Problem statement
Copy out the rows below word for word, leaving out the pictures.

Record set
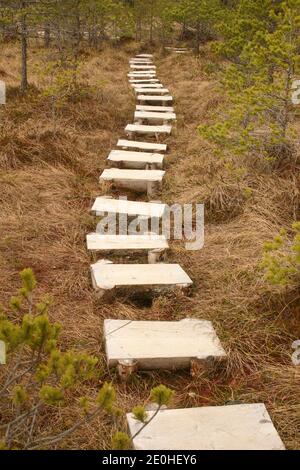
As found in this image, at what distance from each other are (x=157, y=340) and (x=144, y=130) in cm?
532

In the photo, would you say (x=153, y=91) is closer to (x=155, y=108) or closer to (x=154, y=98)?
(x=154, y=98)

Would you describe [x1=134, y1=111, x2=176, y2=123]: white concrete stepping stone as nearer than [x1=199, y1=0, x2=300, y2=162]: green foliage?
No

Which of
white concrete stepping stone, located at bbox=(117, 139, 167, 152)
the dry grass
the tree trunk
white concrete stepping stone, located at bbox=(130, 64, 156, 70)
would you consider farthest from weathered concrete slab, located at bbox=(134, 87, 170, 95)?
white concrete stepping stone, located at bbox=(117, 139, 167, 152)

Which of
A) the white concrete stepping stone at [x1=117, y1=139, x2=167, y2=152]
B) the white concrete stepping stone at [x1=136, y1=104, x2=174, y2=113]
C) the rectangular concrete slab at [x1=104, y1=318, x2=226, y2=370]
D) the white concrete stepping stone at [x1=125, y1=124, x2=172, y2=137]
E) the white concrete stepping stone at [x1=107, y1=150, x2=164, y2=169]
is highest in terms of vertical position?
the white concrete stepping stone at [x1=136, y1=104, x2=174, y2=113]

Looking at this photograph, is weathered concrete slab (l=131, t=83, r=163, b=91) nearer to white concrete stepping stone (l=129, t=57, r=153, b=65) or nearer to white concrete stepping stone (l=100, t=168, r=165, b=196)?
white concrete stepping stone (l=129, t=57, r=153, b=65)

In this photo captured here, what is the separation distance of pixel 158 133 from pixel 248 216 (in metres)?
3.56

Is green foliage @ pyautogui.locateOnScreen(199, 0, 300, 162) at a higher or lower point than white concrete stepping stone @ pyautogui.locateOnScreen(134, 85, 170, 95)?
lower

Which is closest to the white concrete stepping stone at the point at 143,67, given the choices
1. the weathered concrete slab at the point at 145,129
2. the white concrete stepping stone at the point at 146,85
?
the white concrete stepping stone at the point at 146,85

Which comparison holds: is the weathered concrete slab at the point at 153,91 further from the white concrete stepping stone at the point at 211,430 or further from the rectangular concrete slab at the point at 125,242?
the white concrete stepping stone at the point at 211,430

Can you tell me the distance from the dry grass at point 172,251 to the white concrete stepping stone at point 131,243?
5.9 inches

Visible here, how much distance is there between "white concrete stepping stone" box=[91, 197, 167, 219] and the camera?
16.9 feet

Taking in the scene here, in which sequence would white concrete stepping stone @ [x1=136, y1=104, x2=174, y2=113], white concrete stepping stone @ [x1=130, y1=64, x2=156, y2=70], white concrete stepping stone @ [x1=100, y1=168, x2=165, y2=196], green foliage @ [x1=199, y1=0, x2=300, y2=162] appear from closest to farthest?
green foliage @ [x1=199, y1=0, x2=300, y2=162] → white concrete stepping stone @ [x1=100, y1=168, x2=165, y2=196] → white concrete stepping stone @ [x1=136, y1=104, x2=174, y2=113] → white concrete stepping stone @ [x1=130, y1=64, x2=156, y2=70]

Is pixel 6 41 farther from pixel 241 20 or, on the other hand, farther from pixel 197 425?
pixel 197 425
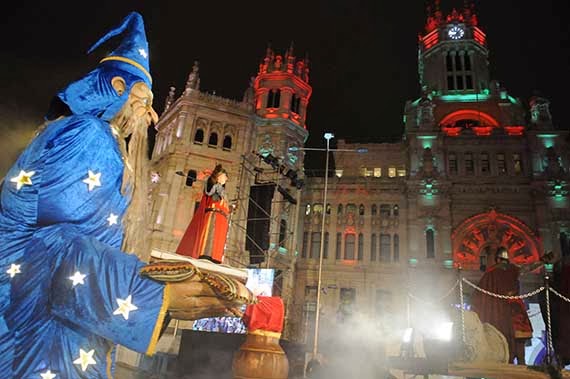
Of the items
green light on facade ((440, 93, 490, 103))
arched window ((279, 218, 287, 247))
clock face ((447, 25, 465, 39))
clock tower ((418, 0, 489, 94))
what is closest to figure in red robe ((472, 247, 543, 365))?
arched window ((279, 218, 287, 247))

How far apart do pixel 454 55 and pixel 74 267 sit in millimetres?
41653

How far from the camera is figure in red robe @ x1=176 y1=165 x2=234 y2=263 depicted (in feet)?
24.2

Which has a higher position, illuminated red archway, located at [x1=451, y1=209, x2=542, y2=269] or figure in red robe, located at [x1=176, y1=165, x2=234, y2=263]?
illuminated red archway, located at [x1=451, y1=209, x2=542, y2=269]

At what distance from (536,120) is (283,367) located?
33.3 m

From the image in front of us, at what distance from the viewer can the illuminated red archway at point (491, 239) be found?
2538 centimetres

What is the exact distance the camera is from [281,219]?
28016 millimetres

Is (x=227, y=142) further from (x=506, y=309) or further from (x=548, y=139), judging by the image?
(x=548, y=139)

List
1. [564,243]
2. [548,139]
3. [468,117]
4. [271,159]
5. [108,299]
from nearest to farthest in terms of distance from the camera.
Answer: [108,299] < [271,159] < [564,243] < [548,139] < [468,117]

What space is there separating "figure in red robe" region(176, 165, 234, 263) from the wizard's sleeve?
551cm

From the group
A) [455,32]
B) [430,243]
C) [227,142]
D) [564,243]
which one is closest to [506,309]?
[430,243]

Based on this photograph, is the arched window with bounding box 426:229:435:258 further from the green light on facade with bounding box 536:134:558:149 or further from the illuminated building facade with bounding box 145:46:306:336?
the green light on facade with bounding box 536:134:558:149

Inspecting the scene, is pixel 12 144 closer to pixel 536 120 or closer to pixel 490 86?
pixel 536 120

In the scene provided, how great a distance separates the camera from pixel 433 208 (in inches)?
1078

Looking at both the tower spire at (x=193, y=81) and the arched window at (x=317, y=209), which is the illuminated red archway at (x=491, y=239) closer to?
the arched window at (x=317, y=209)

Final result
As found in this image, at what distance from each other are (x=157, y=340) and (x=144, y=130) in cm?
532

In the photo, would you say (x=153, y=91) is closer to (x=155, y=108) or closer to (x=154, y=98)?
(x=154, y=98)

Would you describe [x1=134, y1=111, x2=176, y2=123]: white concrete stepping stone as nearer than [x1=199, y1=0, x2=300, y2=162]: green foliage?
No

Which of
white concrete stepping stone, located at bbox=(117, 139, 167, 152)
the dry grass
the tree trunk
white concrete stepping stone, located at bbox=(130, 64, 156, 70)
would you consider farthest from weathered concrete slab, located at bbox=(134, 87, 170, 95)?
white concrete stepping stone, located at bbox=(117, 139, 167, 152)

Which of
A) the white concrete stepping stone at [x1=117, y1=139, x2=167, y2=152]
B) the white concrete stepping stone at [x1=136, y1=104, x2=174, y2=113]
C) the rectangular concrete slab at [x1=104, y1=318, x2=226, y2=370]
D) the white concrete stepping stone at [x1=125, y1=124, x2=172, y2=137]
E) the white concrete stepping stone at [x1=107, y1=150, x2=164, y2=169]
is highest in terms of vertical position?
the white concrete stepping stone at [x1=136, y1=104, x2=174, y2=113]

Looking at this photograph, is weathered concrete slab (l=131, t=83, r=163, b=91) nearer to white concrete stepping stone (l=129, t=57, r=153, b=65) or nearer to white concrete stepping stone (l=100, t=168, r=165, b=196)?
white concrete stepping stone (l=129, t=57, r=153, b=65)

In this photo captured here, what is the separation distance of pixel 158 133 from pixel 248 216 (in metres)?
3.56

Is green foliage @ pyautogui.locateOnScreen(199, 0, 300, 162) at a higher or lower point than white concrete stepping stone @ pyautogui.locateOnScreen(134, 85, 170, 95)?
lower

Which is closest to the white concrete stepping stone at the point at 143,67, given the choices
1. the weathered concrete slab at the point at 145,129
2. the white concrete stepping stone at the point at 146,85
?
the white concrete stepping stone at the point at 146,85

Which comparison holds: is the weathered concrete slab at the point at 153,91 further from the white concrete stepping stone at the point at 211,430 or further from the rectangular concrete slab at the point at 125,242?
the white concrete stepping stone at the point at 211,430

Can you tell me the distance from the dry grass at point 172,251 to the white concrete stepping stone at point 131,243?
5.9 inches

Visible here, how much distance is there between "white concrete stepping stone" box=[91, 197, 167, 219] and the camera?
16.9 feet

Taking in the scene here, in which sequence would white concrete stepping stone @ [x1=136, y1=104, x2=174, y2=113], white concrete stepping stone @ [x1=130, y1=64, x2=156, y2=70], white concrete stepping stone @ [x1=100, y1=168, x2=165, y2=196], green foliage @ [x1=199, y1=0, x2=300, y2=162] appear from closest to farthest?
green foliage @ [x1=199, y1=0, x2=300, y2=162] → white concrete stepping stone @ [x1=100, y1=168, x2=165, y2=196] → white concrete stepping stone @ [x1=136, y1=104, x2=174, y2=113] → white concrete stepping stone @ [x1=130, y1=64, x2=156, y2=70]

Is pixel 6 41 farther from pixel 241 20 or, on the other hand, farther from pixel 197 425?
pixel 197 425
Of the items
green light on facade ((440, 93, 490, 103))
arched window ((279, 218, 287, 247))
clock face ((447, 25, 465, 39))
clock tower ((418, 0, 489, 94))
what is closest to figure in red robe ((472, 247, 543, 365))?
arched window ((279, 218, 287, 247))

How far apart do pixel 454 55 and pixel 74 267 sit in millimetres?
41653

How far from the camera is figure in red robe @ x1=176 y1=165 x2=234 y2=263 depicted (in feet)?
24.2

Which has a higher position, illuminated red archway, located at [x1=451, y1=209, x2=542, y2=269] or figure in red robe, located at [x1=176, y1=165, x2=234, y2=263]?
illuminated red archway, located at [x1=451, y1=209, x2=542, y2=269]

At what distance from (536,120) is (283,367) located?
33.3 m

From the image in front of us, at what distance from the viewer can the illuminated red archway at point (491, 239) be found?
2538 centimetres

What is the exact distance the camera is from [281,219]?
28016 millimetres

Is (x=227, y=142) further from (x=506, y=309) or further from (x=548, y=139), judging by the image?
(x=548, y=139)

List
1. [564,243]
2. [548,139]
3. [468,117]
4. [271,159]
5. [108,299]
from nearest to farthest in terms of distance from the camera.
Answer: [108,299] < [271,159] < [564,243] < [548,139] < [468,117]

What space is there separating "figure in red robe" region(176, 165, 234, 263) from the wizard's sleeve?
551cm

From the group
A) [455,32]
B) [430,243]
C) [227,142]
D) [564,243]
which one is closest to [506,309]?
[430,243]

Based on this photograph, is the arched window with bounding box 426:229:435:258 further from the green light on facade with bounding box 536:134:558:149 or further from the illuminated building facade with bounding box 145:46:306:336?
the green light on facade with bounding box 536:134:558:149

Inspecting the scene, is pixel 12 144 closer to pixel 536 120 or closer to pixel 490 86?
pixel 536 120

In the scene provided, how great a distance separates the camera from pixel 433 208 (in inches)?
1078

Looking at both the tower spire at (x=193, y=81) and the arched window at (x=317, y=209), which is the illuminated red archway at (x=491, y=239) closer to?
the arched window at (x=317, y=209)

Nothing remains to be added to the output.